The Avon Gorge, on a less than
beautiful day
I spent most of this past week in Bristol, where we are establishing a new branch of the Idiotic Towers franchise, due to a change in the location of the employment of our senior partner. I suppose, if you're going to have a second home, it might as well be somewhere worth living, and Bristol is certainly that.
Bristol is where we spent the last decade of our kidult existence, 1977-87 B.C. (before children). Those were mainly fun years in a characterful city in the era of squats and punk and reggae, tempered by a dawning realization that the Thatcher Years were not going to be a mere blip in the inevitable historical progress of society towards a socialist utopia. I alternated much of my time between work in the university library, political meetings and demonstrations (I was a union activist in NALGO, the local government union), and sweaty nights in small music venues and pubs. Well, we made our own fun in those days.

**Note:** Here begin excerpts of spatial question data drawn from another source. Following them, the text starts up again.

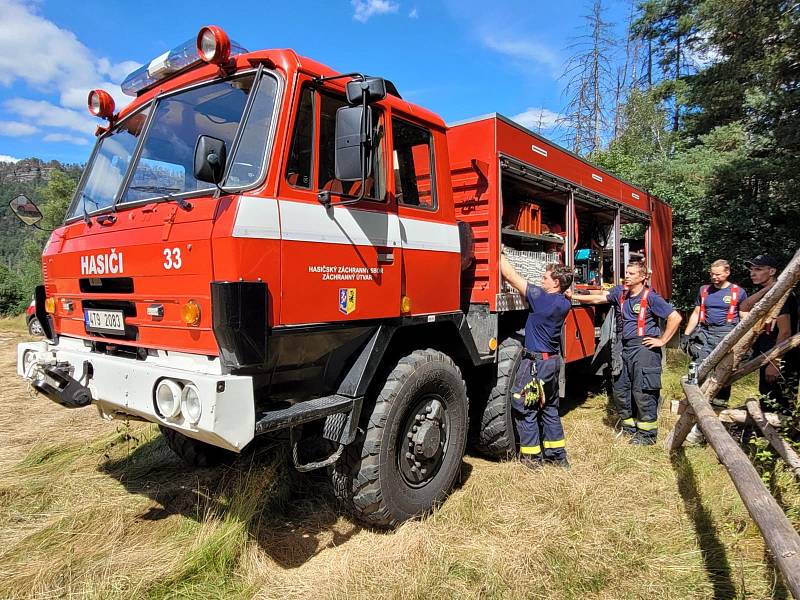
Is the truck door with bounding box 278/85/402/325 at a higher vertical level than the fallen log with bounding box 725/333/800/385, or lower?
higher

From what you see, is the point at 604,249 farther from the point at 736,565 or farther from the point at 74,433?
the point at 74,433

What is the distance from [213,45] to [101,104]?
143 centimetres

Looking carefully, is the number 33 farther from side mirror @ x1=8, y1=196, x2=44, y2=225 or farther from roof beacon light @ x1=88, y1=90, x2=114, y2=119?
side mirror @ x1=8, y1=196, x2=44, y2=225

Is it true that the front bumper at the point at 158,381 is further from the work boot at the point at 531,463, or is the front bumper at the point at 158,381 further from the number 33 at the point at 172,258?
the work boot at the point at 531,463

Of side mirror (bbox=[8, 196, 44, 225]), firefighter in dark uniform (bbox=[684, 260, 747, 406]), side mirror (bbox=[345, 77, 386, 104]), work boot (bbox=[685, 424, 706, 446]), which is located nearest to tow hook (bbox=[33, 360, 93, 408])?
side mirror (bbox=[8, 196, 44, 225])

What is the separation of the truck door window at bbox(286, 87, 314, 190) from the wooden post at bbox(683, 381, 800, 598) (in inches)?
105

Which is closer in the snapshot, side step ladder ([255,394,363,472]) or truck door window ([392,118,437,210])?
side step ladder ([255,394,363,472])

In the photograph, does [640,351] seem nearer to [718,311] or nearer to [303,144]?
[718,311]

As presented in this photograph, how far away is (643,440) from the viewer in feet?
16.0

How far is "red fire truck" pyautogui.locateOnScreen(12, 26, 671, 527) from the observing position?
8.36ft

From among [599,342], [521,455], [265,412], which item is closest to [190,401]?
[265,412]

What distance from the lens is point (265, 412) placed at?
268cm

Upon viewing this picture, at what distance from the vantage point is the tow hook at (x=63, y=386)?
2.93 meters

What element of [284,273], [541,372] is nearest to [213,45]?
[284,273]
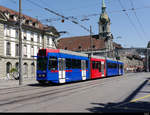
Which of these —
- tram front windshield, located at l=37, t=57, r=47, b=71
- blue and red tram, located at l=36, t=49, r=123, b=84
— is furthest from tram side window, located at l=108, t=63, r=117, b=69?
tram front windshield, located at l=37, t=57, r=47, b=71

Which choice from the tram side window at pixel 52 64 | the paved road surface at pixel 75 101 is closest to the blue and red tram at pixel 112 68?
the tram side window at pixel 52 64

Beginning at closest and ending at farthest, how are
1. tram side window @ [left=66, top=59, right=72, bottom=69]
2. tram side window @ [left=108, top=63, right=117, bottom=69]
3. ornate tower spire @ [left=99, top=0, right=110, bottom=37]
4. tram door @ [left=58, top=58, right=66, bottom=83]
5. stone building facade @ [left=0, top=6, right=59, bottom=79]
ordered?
tram door @ [left=58, top=58, right=66, bottom=83], tram side window @ [left=66, top=59, right=72, bottom=69], tram side window @ [left=108, top=63, right=117, bottom=69], stone building facade @ [left=0, top=6, right=59, bottom=79], ornate tower spire @ [left=99, top=0, right=110, bottom=37]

Then there was cinema. Bristol has two arthouse cinemas, at the Arnolfini Gallery and the Watershed arts centre, and those years were the great years of independent cinema. Herzog, Fassbinder, Tarkovsky, Jarman, Greenaway... Bliss it was in that dawn to be alive; I'd sometimes see three new "foreign" movies in a week. You would gradually tune in to something astonishing like Tarkovsky's Mirror, ignoring the shuffling and muttering of those who didn't get it and who left after 20 minutes, ending up blissed out in a half-empty auditorium, with the impulse to exchange addresses with everyone else left in the place when the lights went up.
The music was pretty good, too. We saw many now-legendary acts -- the likes of Elvis Costello, Ian Dury, and the Clash, though I mainly recall an outstanding gig by jazz-fusion masters Weather Report, and two by the amazing Graham Parker -- and most pubs back then had a decent jukebox, regularly refreshed with the latest sounds. It is a toss-up now whether the title "Heart of Glass" calls to mind the film by Werner Herzog or the chart-topping single from Blondie.

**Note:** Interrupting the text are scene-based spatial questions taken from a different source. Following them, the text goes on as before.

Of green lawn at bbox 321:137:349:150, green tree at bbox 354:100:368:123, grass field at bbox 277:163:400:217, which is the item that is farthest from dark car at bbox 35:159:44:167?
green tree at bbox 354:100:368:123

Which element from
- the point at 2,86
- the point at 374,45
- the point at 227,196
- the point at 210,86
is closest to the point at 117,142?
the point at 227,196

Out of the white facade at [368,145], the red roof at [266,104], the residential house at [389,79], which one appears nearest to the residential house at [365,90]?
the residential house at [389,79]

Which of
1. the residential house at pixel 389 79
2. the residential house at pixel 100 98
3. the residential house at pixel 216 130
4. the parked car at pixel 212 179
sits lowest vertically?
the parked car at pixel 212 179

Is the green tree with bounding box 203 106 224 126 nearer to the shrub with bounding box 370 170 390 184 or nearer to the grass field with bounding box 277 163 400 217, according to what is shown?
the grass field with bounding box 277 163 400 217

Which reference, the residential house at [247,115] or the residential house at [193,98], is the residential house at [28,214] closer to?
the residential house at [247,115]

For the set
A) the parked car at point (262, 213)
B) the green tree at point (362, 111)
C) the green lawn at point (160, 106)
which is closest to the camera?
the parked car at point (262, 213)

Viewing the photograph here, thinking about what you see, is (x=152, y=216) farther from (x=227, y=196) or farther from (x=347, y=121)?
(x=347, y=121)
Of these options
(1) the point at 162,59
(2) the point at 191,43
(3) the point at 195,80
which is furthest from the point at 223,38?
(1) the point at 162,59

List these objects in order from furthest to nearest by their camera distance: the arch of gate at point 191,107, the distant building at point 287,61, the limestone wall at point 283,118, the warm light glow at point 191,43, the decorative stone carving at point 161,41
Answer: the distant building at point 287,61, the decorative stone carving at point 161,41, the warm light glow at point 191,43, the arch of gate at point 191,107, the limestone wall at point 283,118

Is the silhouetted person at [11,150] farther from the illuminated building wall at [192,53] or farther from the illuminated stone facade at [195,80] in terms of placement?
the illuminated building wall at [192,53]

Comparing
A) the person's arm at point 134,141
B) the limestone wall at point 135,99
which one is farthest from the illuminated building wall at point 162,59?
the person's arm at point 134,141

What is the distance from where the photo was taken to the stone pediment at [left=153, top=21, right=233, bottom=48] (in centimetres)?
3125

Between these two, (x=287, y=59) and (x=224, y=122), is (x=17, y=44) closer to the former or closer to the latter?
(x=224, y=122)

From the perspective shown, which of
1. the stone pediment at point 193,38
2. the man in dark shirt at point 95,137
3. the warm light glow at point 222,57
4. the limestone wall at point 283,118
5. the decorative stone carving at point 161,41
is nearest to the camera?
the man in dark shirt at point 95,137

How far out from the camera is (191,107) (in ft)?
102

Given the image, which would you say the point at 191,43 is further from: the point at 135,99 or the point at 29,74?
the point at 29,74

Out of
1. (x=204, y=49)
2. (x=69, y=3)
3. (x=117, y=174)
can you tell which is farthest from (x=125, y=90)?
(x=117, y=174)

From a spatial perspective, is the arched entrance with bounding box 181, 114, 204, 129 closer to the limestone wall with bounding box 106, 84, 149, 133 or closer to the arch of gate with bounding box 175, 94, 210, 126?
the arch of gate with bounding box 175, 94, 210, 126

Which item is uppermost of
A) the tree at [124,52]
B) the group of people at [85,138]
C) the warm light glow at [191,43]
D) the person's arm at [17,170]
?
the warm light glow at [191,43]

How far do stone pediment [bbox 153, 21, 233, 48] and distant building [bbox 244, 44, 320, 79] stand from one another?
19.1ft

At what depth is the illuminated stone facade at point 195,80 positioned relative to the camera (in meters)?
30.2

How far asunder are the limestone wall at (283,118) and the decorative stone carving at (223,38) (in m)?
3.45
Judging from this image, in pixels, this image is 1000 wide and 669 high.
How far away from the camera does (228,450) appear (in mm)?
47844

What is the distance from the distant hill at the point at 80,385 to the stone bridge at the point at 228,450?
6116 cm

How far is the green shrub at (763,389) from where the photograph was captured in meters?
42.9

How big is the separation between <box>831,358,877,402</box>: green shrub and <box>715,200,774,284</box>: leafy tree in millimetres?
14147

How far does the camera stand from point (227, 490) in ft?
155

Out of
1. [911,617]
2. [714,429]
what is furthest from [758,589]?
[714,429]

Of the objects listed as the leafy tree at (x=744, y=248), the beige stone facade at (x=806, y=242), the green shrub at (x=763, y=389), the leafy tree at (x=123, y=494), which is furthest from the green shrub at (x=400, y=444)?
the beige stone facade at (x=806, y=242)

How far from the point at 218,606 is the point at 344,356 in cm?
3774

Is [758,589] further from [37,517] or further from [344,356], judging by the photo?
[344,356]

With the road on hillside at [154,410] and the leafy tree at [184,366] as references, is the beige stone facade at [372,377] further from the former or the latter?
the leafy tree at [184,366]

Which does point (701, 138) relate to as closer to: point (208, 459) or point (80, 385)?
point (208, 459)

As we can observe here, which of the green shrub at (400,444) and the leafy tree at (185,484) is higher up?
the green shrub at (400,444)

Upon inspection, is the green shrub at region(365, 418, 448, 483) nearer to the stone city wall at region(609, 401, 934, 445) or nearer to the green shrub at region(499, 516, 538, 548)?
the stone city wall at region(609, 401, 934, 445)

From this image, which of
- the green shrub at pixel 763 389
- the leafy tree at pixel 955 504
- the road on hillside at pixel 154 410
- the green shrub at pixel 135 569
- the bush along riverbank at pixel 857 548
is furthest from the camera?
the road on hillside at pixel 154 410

The city has changed, of course, as has the sophistication of the entertainment demanded by the young. Mall-blight is becoming evident in the more peripheral streets, where many venerable shops have closed and become nightclubs and restaurants. I was particularly appalled to discover that George's Bookshop -- once a rival to establishments like Blackwell's in Oxford -- is now a Jamie Oliver restaurant. It's all still reassuringly shabby, however. My daughter remarked, as we drove through town a few weeks ago, that it was quite like Brighton (where she lives) but much grungier. Which, if you know Brighton, is quite an achievement.
4 comments:
What is keeping the Junior Partner in Southampton?
Kent,
A house with a need for some rather significant repairs and redecoration before it can be sold... Thirty year's accumulated STUFF to sort through... A daughter with another year to go at university... Plus good old inertia!
Mike
Are you going to have to deal with the first two alone?
Kent,
Absolutely not! My home-maintenance skills fall way short of plastering and roofing, for a start. Plus, well, let's just say it's not mainly MY stuff that has drifted into every available nook and cranny...
Space is always a problem. You may have noticed on your recent visit that English homes are built small, particularly the typical "semi-detached" -- as a builder once said to me, "We build a perfectly decent sized family house, then cut it in half".